The 7258 women in the study cohort experienced their first MI from 1995 to 2009, and were entered in FINAMI, a population-based register of acute coronary events in Finland.
At the time of their MI, 625 of the women were using hormone therapy and 6633 were not.
In an age-adjusted analysis, women on hormone therapy were less likely than women on nonhormone therapy to die before reaching the hospital (22% vs 25.8%; odds ratio [OR], 0.77; P = .023). They also had a lower fatality rate in the month after MI (18.5% vs 24.7%; OR, 0.68; P = .007) and in the year after MI (42.5% vs 51.7%; OR, 0.62; P < .001).
“MI is quite fatal, but maybe a little bit less fatal in women who use hormone therapy,” said Dr Tuomikoski.

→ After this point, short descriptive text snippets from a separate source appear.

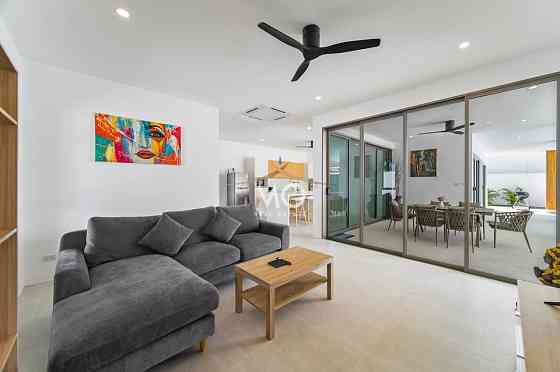 3 beds 3 baths House สมุย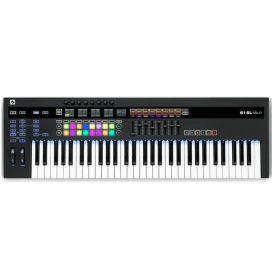 NOVATION 61SL MkIII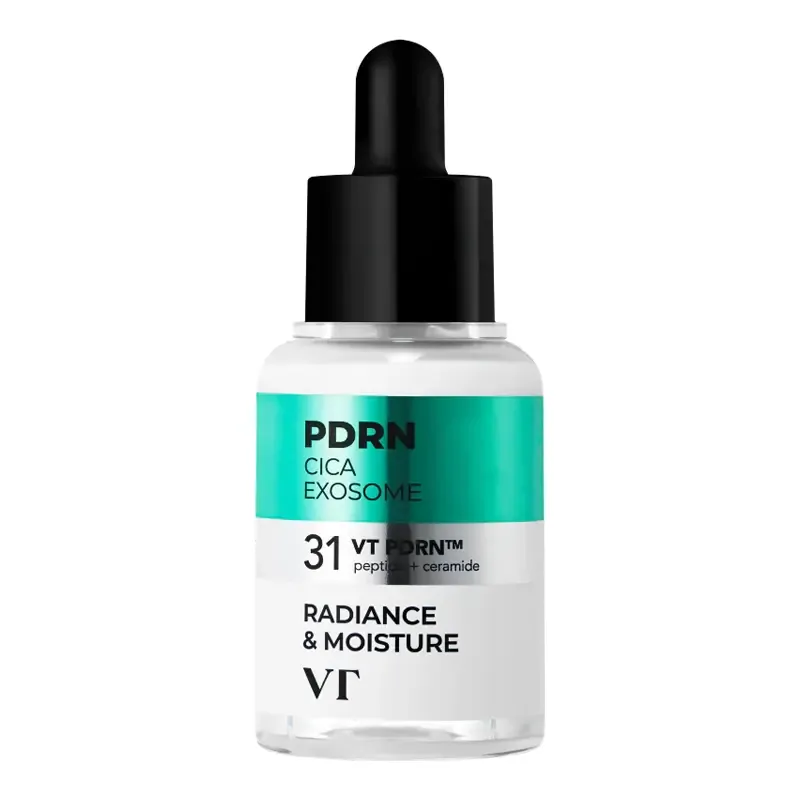 VT Cosmetics PDRN R5 Firming Ampoule – stangrinamoji ampulė
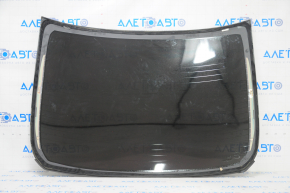 Rear glass Honda Accord 18-22 tinted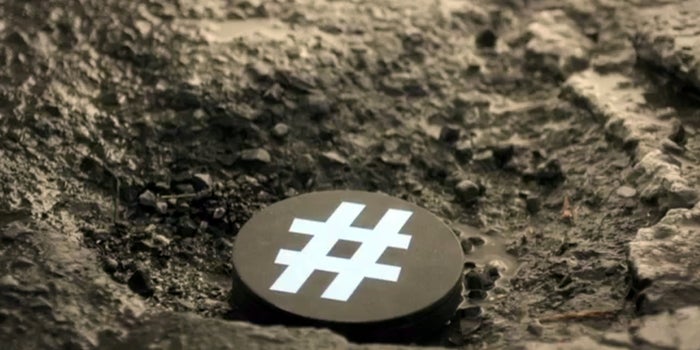 The Genius Solution to One City's Pavement Problem: Make the Potholes Tweet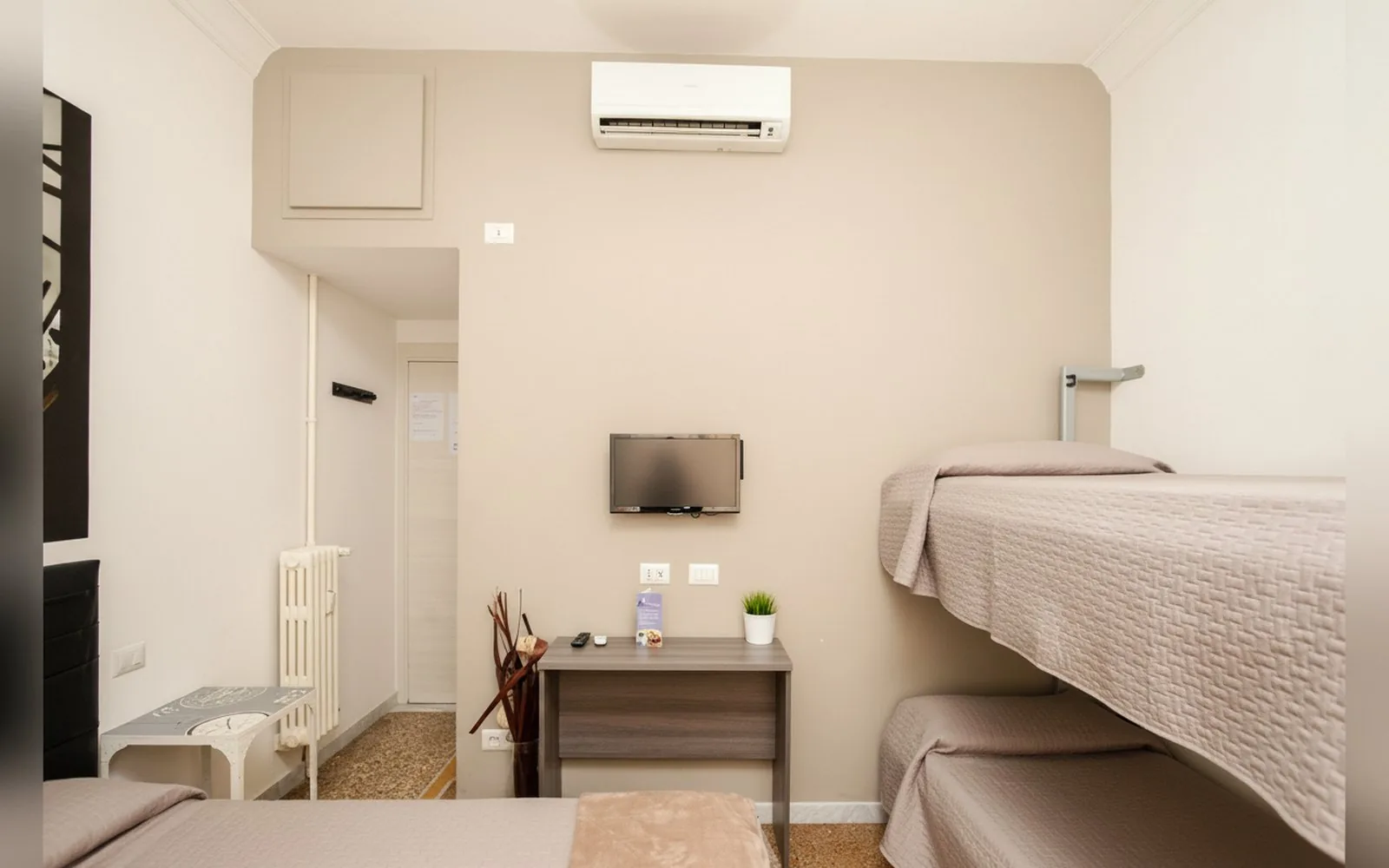 Re di Luna B&B,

Duration of hormone therapy had an effect on the fatality rate in the 28 days after the MI. For the 415 women who had been on hormone therapy for less than 5 years, the fatality rate was 38.5% (OR, 0.83); for the 210 who had been on hormone therapy for at least 5 years, it was 29.8% (OR, 0.54); and for women who had never been on hormone therapy, it was 43.4% (P < .001).

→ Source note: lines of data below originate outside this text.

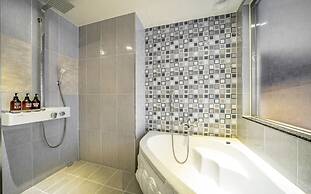 SongJeong OLLA Hotel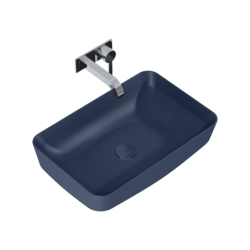 UMYWALKA NABLATOWA NOMIA NAVY BLUE MAT ELITA 146053 / RE040500057030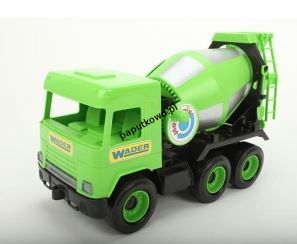 Ciężarówka Wader betoniarka (32104)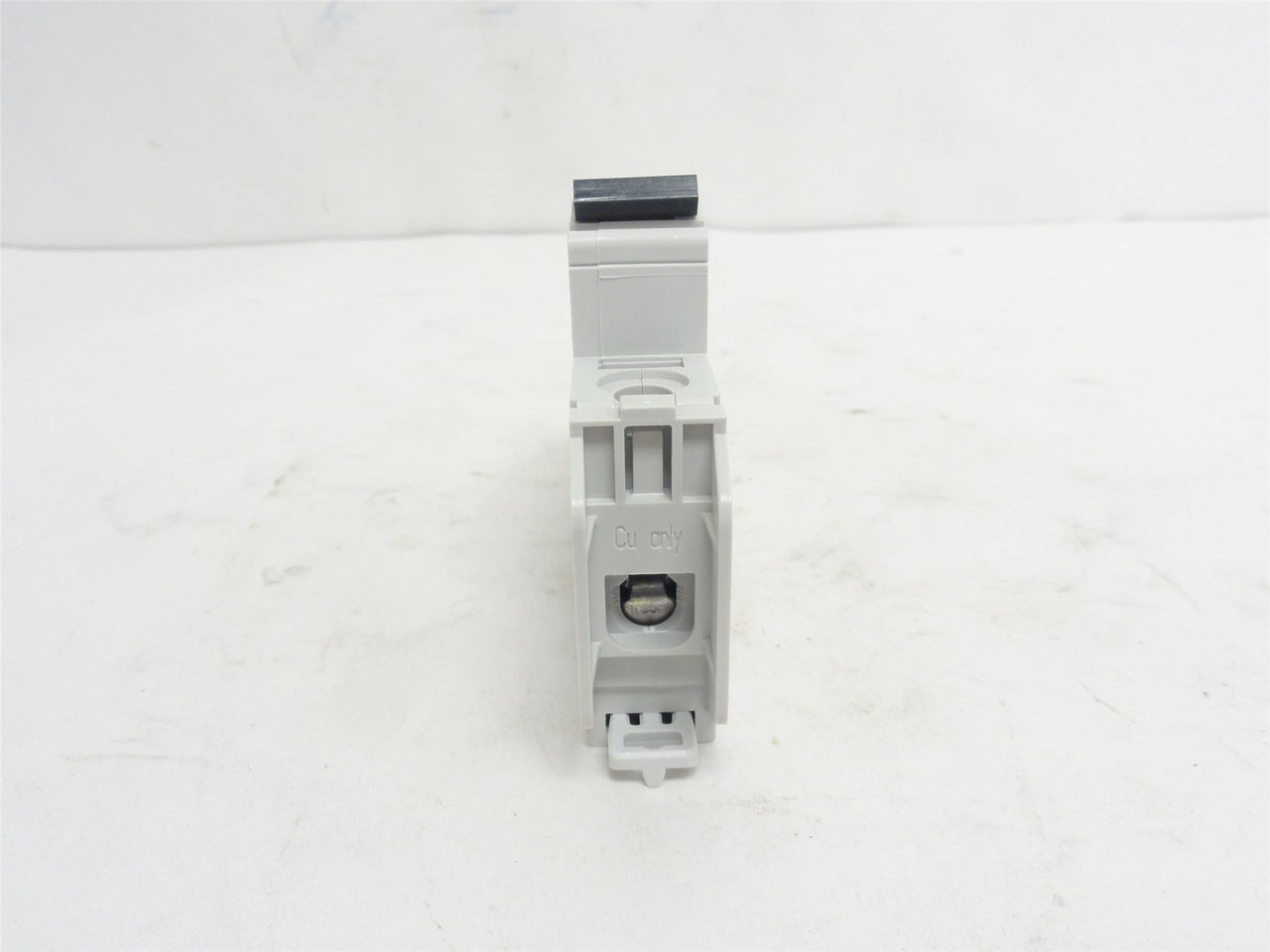Schneider 60110; Magnetic Circuit Breaker; 10A; 1P; 240VAC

However, age at the initiation of hormone therapy had little effect on MI fatality risk.
Table 1. MI Fatality by Age Group and Hormone Use
|Age at Initiation of Hormone Use||Odds Ratio|
|All hormone users|
|Hormone users at the time of MI|
There was also an association between fatality and the use of hormone therapy after MI.
In fact, “the odds ratio for getting a second MI with continued hormone therapy use was 1.6, and there was a threefold risk for that second MI to be fatal with continued use,” Dr Tuomikoski reported.
Table 2. Use of Hormone Therapy After MI
|Hormone Use After MI||n||Rate of Recurrent MI, %||1-Year Fatality Rate, %|
“This might be due to the fact that the women who get the first MI likely have other unstable plaques that are prone to rupture, and estrogen is known to destabilize plaques,” senior author Tomi Mikkola, MD, PhD, also from Helsinki University, said.
“These registry data should be interpreted with caution,” said Mary Norine Walsh, MD, medical director of the heart failure and cardiac transplantation programs at the St. Vincent Heart Center of Indiana in Indianapolis, who is vice president of the American College of Cardiology.
“For decades, observational studies led to the belief that hormone therapy protected women from coronary heart disease. Randomized controlled trials later showed that postmenopausal women with coronary heart disease were at increased risk if they were on estrogen,” she said. In this study, the researchers looked at the association between prescription data and data in an MI registry, but important information is lacking, she pointed out.
“Prospective data on the use of hormone therapy initiated at the time of menopause in large populations of women without coronary heart disease will help answer the question about the cardiovascular effect of hormone therapy.”